TEXTO FORNECIDO:
▼

Domingos Piedade vai
mais longe. "Conheço o Michael [Schumacher] desde os 16 anos. Ele vem de
uma classe baixa e na Fórmula 1 são, em bom português, todos uns cagões, com a
mania que são especiais. E ele, como tinha um sotaque muito forte - por
exemplo, como se fosse do Norte, em Portugal -, evitava falar, para se
defender, e isso tornou-o mais introvertido", prossegue o
ex-vice-presidente da AMG-Mercedes.
"O Ayrton não
era assim. Era um miúdo educado, que aprendeu rapidamente inglês e usava
palavras em inglês que os próprios ingleses tinham de ir ver ao dicionário o
que é que significavam", graceja. "Nas conferências de imprensa dele
bastava haver uma pergunta, porque ele depois dissertava sozinho. Ele marcou a
Fórmula 1 nessa altura. Hoje em dia não há nada assim", sustenta Domingos
Piedade.
Francisco Santos
garante que havia dois Senna. "De quinta a domingo, ele era de uma
determinação e concentração inigualáveis: o objetivo era ganhar e ele não
pensava em mais nada. De segunda a quarta, ele era outro Senna, era um
paquerador, como dizem os brasileiros. Era muito namoradeiro, teve vários
romances e era uma pessoa muito jovial e brincalhanona".

▲

INSTRUÇÕES DA TAREFA: Prossiga o texto acima sobre Ayrton Senna a partir da última frase apresentada.

MATERIAL:
▼

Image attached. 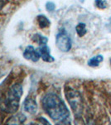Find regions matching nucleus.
Listing matches in <instances>:
<instances>
[{
	"instance_id": "f257e3e1",
	"label": "nucleus",
	"mask_w": 111,
	"mask_h": 125,
	"mask_svg": "<svg viewBox=\"0 0 111 125\" xmlns=\"http://www.w3.org/2000/svg\"><path fill=\"white\" fill-rule=\"evenodd\" d=\"M42 105L44 111L55 123L68 124L70 123V112L63 100L55 94H47L42 98Z\"/></svg>"
},
{
	"instance_id": "f03ea898",
	"label": "nucleus",
	"mask_w": 111,
	"mask_h": 125,
	"mask_svg": "<svg viewBox=\"0 0 111 125\" xmlns=\"http://www.w3.org/2000/svg\"><path fill=\"white\" fill-rule=\"evenodd\" d=\"M23 94V90L21 84H13L0 99V109L9 114L16 113L19 108L20 99Z\"/></svg>"
},
{
	"instance_id": "7ed1b4c3",
	"label": "nucleus",
	"mask_w": 111,
	"mask_h": 125,
	"mask_svg": "<svg viewBox=\"0 0 111 125\" xmlns=\"http://www.w3.org/2000/svg\"><path fill=\"white\" fill-rule=\"evenodd\" d=\"M66 99L69 102L74 114L76 116H79L81 114L82 109H83V103L80 94L77 91L72 89V88H67L66 89Z\"/></svg>"
},
{
	"instance_id": "20e7f679",
	"label": "nucleus",
	"mask_w": 111,
	"mask_h": 125,
	"mask_svg": "<svg viewBox=\"0 0 111 125\" xmlns=\"http://www.w3.org/2000/svg\"><path fill=\"white\" fill-rule=\"evenodd\" d=\"M56 43L57 48L62 52H68L71 48V39L65 29L60 31L56 37Z\"/></svg>"
},
{
	"instance_id": "39448f33",
	"label": "nucleus",
	"mask_w": 111,
	"mask_h": 125,
	"mask_svg": "<svg viewBox=\"0 0 111 125\" xmlns=\"http://www.w3.org/2000/svg\"><path fill=\"white\" fill-rule=\"evenodd\" d=\"M23 57L30 61L37 62L41 58V54H40L38 49H36L33 46H27L23 52Z\"/></svg>"
},
{
	"instance_id": "423d86ee",
	"label": "nucleus",
	"mask_w": 111,
	"mask_h": 125,
	"mask_svg": "<svg viewBox=\"0 0 111 125\" xmlns=\"http://www.w3.org/2000/svg\"><path fill=\"white\" fill-rule=\"evenodd\" d=\"M23 108L26 112L31 114H35L37 111V104L35 98L33 97H27L23 103Z\"/></svg>"
},
{
	"instance_id": "0eeeda50",
	"label": "nucleus",
	"mask_w": 111,
	"mask_h": 125,
	"mask_svg": "<svg viewBox=\"0 0 111 125\" xmlns=\"http://www.w3.org/2000/svg\"><path fill=\"white\" fill-rule=\"evenodd\" d=\"M38 51H39L40 54H41V58L43 59V61L47 62H51L55 60L54 58L51 55L50 48L46 44L40 46L39 48H38Z\"/></svg>"
},
{
	"instance_id": "6e6552de",
	"label": "nucleus",
	"mask_w": 111,
	"mask_h": 125,
	"mask_svg": "<svg viewBox=\"0 0 111 125\" xmlns=\"http://www.w3.org/2000/svg\"><path fill=\"white\" fill-rule=\"evenodd\" d=\"M26 121V117L23 114H17L12 117L7 122L9 124H22Z\"/></svg>"
},
{
	"instance_id": "1a4fd4ad",
	"label": "nucleus",
	"mask_w": 111,
	"mask_h": 125,
	"mask_svg": "<svg viewBox=\"0 0 111 125\" xmlns=\"http://www.w3.org/2000/svg\"><path fill=\"white\" fill-rule=\"evenodd\" d=\"M37 21L38 25H39V27L41 29H45V28L49 27L50 24H51L50 20L45 15H38L37 18Z\"/></svg>"
},
{
	"instance_id": "9d476101",
	"label": "nucleus",
	"mask_w": 111,
	"mask_h": 125,
	"mask_svg": "<svg viewBox=\"0 0 111 125\" xmlns=\"http://www.w3.org/2000/svg\"><path fill=\"white\" fill-rule=\"evenodd\" d=\"M33 40L35 42V43H37L39 46L46 44V43H47V41H48L47 38L44 37V36H42L39 33L34 34L33 36Z\"/></svg>"
},
{
	"instance_id": "9b49d317",
	"label": "nucleus",
	"mask_w": 111,
	"mask_h": 125,
	"mask_svg": "<svg viewBox=\"0 0 111 125\" xmlns=\"http://www.w3.org/2000/svg\"><path fill=\"white\" fill-rule=\"evenodd\" d=\"M104 59V58L101 55H98L95 57H93L88 61V65L90 67H97L100 62H101Z\"/></svg>"
},
{
	"instance_id": "f8f14e48",
	"label": "nucleus",
	"mask_w": 111,
	"mask_h": 125,
	"mask_svg": "<svg viewBox=\"0 0 111 125\" xmlns=\"http://www.w3.org/2000/svg\"><path fill=\"white\" fill-rule=\"evenodd\" d=\"M76 31L78 36L80 37H83L85 34L86 33V26L83 23H79L76 27Z\"/></svg>"
},
{
	"instance_id": "ddd939ff",
	"label": "nucleus",
	"mask_w": 111,
	"mask_h": 125,
	"mask_svg": "<svg viewBox=\"0 0 111 125\" xmlns=\"http://www.w3.org/2000/svg\"><path fill=\"white\" fill-rule=\"evenodd\" d=\"M95 5L99 9H104L107 7L106 2L104 0H95Z\"/></svg>"
},
{
	"instance_id": "4468645a",
	"label": "nucleus",
	"mask_w": 111,
	"mask_h": 125,
	"mask_svg": "<svg viewBox=\"0 0 111 125\" xmlns=\"http://www.w3.org/2000/svg\"><path fill=\"white\" fill-rule=\"evenodd\" d=\"M46 9H47L48 11L52 12L55 10L56 5L54 4V3H52V2H48V3H46Z\"/></svg>"
},
{
	"instance_id": "2eb2a0df",
	"label": "nucleus",
	"mask_w": 111,
	"mask_h": 125,
	"mask_svg": "<svg viewBox=\"0 0 111 125\" xmlns=\"http://www.w3.org/2000/svg\"><path fill=\"white\" fill-rule=\"evenodd\" d=\"M38 120H39V122H40V123H42V124H50V123L48 122L47 120H46L45 118H42V117H41V118H39V119H38Z\"/></svg>"
},
{
	"instance_id": "dca6fc26",
	"label": "nucleus",
	"mask_w": 111,
	"mask_h": 125,
	"mask_svg": "<svg viewBox=\"0 0 111 125\" xmlns=\"http://www.w3.org/2000/svg\"><path fill=\"white\" fill-rule=\"evenodd\" d=\"M5 4H6V0H0V10L4 7Z\"/></svg>"
},
{
	"instance_id": "f3484780",
	"label": "nucleus",
	"mask_w": 111,
	"mask_h": 125,
	"mask_svg": "<svg viewBox=\"0 0 111 125\" xmlns=\"http://www.w3.org/2000/svg\"><path fill=\"white\" fill-rule=\"evenodd\" d=\"M108 26H109V29H110V30L111 31V19H110V23H109Z\"/></svg>"
},
{
	"instance_id": "a211bd4d",
	"label": "nucleus",
	"mask_w": 111,
	"mask_h": 125,
	"mask_svg": "<svg viewBox=\"0 0 111 125\" xmlns=\"http://www.w3.org/2000/svg\"><path fill=\"white\" fill-rule=\"evenodd\" d=\"M81 2H84V0H82V1H81Z\"/></svg>"
},
{
	"instance_id": "6ab92c4d",
	"label": "nucleus",
	"mask_w": 111,
	"mask_h": 125,
	"mask_svg": "<svg viewBox=\"0 0 111 125\" xmlns=\"http://www.w3.org/2000/svg\"><path fill=\"white\" fill-rule=\"evenodd\" d=\"M110 62H111V59H110Z\"/></svg>"
}]
</instances>
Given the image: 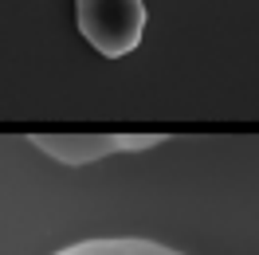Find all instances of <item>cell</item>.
<instances>
[{"mask_svg": "<svg viewBox=\"0 0 259 255\" xmlns=\"http://www.w3.org/2000/svg\"><path fill=\"white\" fill-rule=\"evenodd\" d=\"M28 142L59 165H91L110 153H138L161 145V134H32Z\"/></svg>", "mask_w": 259, "mask_h": 255, "instance_id": "2", "label": "cell"}, {"mask_svg": "<svg viewBox=\"0 0 259 255\" xmlns=\"http://www.w3.org/2000/svg\"><path fill=\"white\" fill-rule=\"evenodd\" d=\"M82 39L106 59L130 55L146 32V0H75Z\"/></svg>", "mask_w": 259, "mask_h": 255, "instance_id": "1", "label": "cell"}, {"mask_svg": "<svg viewBox=\"0 0 259 255\" xmlns=\"http://www.w3.org/2000/svg\"><path fill=\"white\" fill-rule=\"evenodd\" d=\"M55 255H185V251L165 247L157 239H142V236H98V239L67 243Z\"/></svg>", "mask_w": 259, "mask_h": 255, "instance_id": "3", "label": "cell"}]
</instances>
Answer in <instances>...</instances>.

▲

RESPOSTA DO EXERCÍCIO:
A modelo Adriane
Galisteu foi o grande amor da vida do piloto brasileiro. "Hoje é tudo tão
plastificado... Já não há groupies, já não há glamour. Agora seria impossível
haver, por exemplo, um James Hunt, a sair do carro com uma lata de cerveja numa
mão e um cigarro na outra. Hoje, faço os impossíveis para não adormecer a ver
Fórmula 1. Falta um apelo qualquer", diz Francisco. Vinte anos depois,
ainda falta Ayrton Senna.
FONTE PESQUISADA
CABRAL, Mariana. O Extraterrestre Que
Apareceu Em São Paulo E Desapareceu Em Ímola. Disponível em: <http://expresso.sapo.pt/users/3590/359063/Senna_2d328a003a94e0529a5dfc48e9cf21e3.html#sthash.QlHQo8K2.dpbs
>. Acesso em: 02 de maio 2014.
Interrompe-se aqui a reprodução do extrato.